EXERCISE INSTRUCTIONS |
1. Answer these questions from the passage below on non-contact battery charging:
(a) Which two portable electronic devices does it give as examples?
(b) What does the separate charging apparatus convert input alternating current power into?
(c) Under what two conditions may energy charged in the battery easily be lost?
2. Carry the passage on non-contact battery charging forward from its last sentence.

::: PASSAGE SHOWN :::

The present disclosure relates to a power charging apparatus and a battery apparatus capable of charging a battery cell with power in a non-contact scheme.
In general, a portable electronic device, such as a mobile communications terminal, a personal digital assistant (PDA), or the like, has a rechargeable battery embedded therein in order to provide power to internal circuits of the portable electronic device.
In order to charge the secondary battery with power, a separate charging apparatus converting input alternating current (AC) power into power having an appropriate voltage level and supplying the converted power having the voltage level to the portable electronic device is required. Typically, the charging apparatus and the battery include separate contact terminals formed on outer portions thereof, respectively, such that the charging apparatus and the battery may be electrically connected to one another by connecting the respective contact terminals thereof to one another.
However, in a case in which the contact terminals thereof protrude outwardly, as described above, the contact terminals may not be aesthetically pleasing, in terms of appearance, and may be contaminated with external foreign materials, such that a contact state therebetween may be easily degraded. In addition, in a case in which the battery is short-circuited or exposed to moisture due to user carelessness, energy charged therein may easily be lost.
In order to solve such problems of the above-mentioned contact-type power charging scheme, as disclosed in the following Related Art Document, a non-contact type power charging apparatus charging the battery in a non-contact scheme has been proposed.

::: DATASET :::

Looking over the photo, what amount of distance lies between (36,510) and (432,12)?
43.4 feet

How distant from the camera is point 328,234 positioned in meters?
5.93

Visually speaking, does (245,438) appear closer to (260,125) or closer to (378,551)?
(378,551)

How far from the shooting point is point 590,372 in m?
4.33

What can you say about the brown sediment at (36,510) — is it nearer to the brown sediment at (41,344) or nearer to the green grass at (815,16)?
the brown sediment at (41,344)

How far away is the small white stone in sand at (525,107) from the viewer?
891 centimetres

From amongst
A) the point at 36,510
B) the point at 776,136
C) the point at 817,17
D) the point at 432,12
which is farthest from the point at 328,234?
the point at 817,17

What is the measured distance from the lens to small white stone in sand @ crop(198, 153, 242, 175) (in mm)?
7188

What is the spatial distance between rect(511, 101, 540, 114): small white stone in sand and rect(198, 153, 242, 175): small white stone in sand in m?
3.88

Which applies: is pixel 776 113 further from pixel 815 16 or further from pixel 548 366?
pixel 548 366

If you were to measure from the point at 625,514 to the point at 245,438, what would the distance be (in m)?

:::

LIST OF ANSWERS |
1.
(a) A mobile communications terminal and a personal digital assistant (PDA).
(b) Power having an appropriate voltage level.
(c) When the battery is short-circuited or exposed to moisture due to user carelessness.

2.
As described in the Related Art Document, however, the non-contact type power charging apparatus typically includes a power transmitting apparatus having a primary coil installed therein, and performs a non-contact type power charging operation in a state in which the battery or an electronic device having the battery mounted therein is placed on an upper surface of a power charging pad. Here, a secondary coil for non-contact type power charging is embedded within a power receiving apparatus, and such a power receiving apparatus having the battery mounted therein may correspond to a mobile communications terminal, a PDA, or the like.
However, the non-contact type power charging apparatus described above may be problematic, in that charging efficiency may be significantly decreased or charging may not be effectively performed due to characteristics of an electromagnetic induction phenomenon, in a case in which the target electronic device for charging is spaced apart from a central portion of an electrode having high magnetic flux density.
In addition, although the electronic device is appropriately placed on the central portion of the electrode having high magnetic flux density, in a case in which a position thereof is varied from the central portion due to vibrations or an external impact thereto, charging efficiency may be likewise decreased.
Further, descriptions pertaining to power uniformly charged among a plurality of battery cells in a battery apparatus in a case of supplying power thereto in the non-contact scheme are not disclosed in the non-contact type power charging apparatus disclosed in the related art document.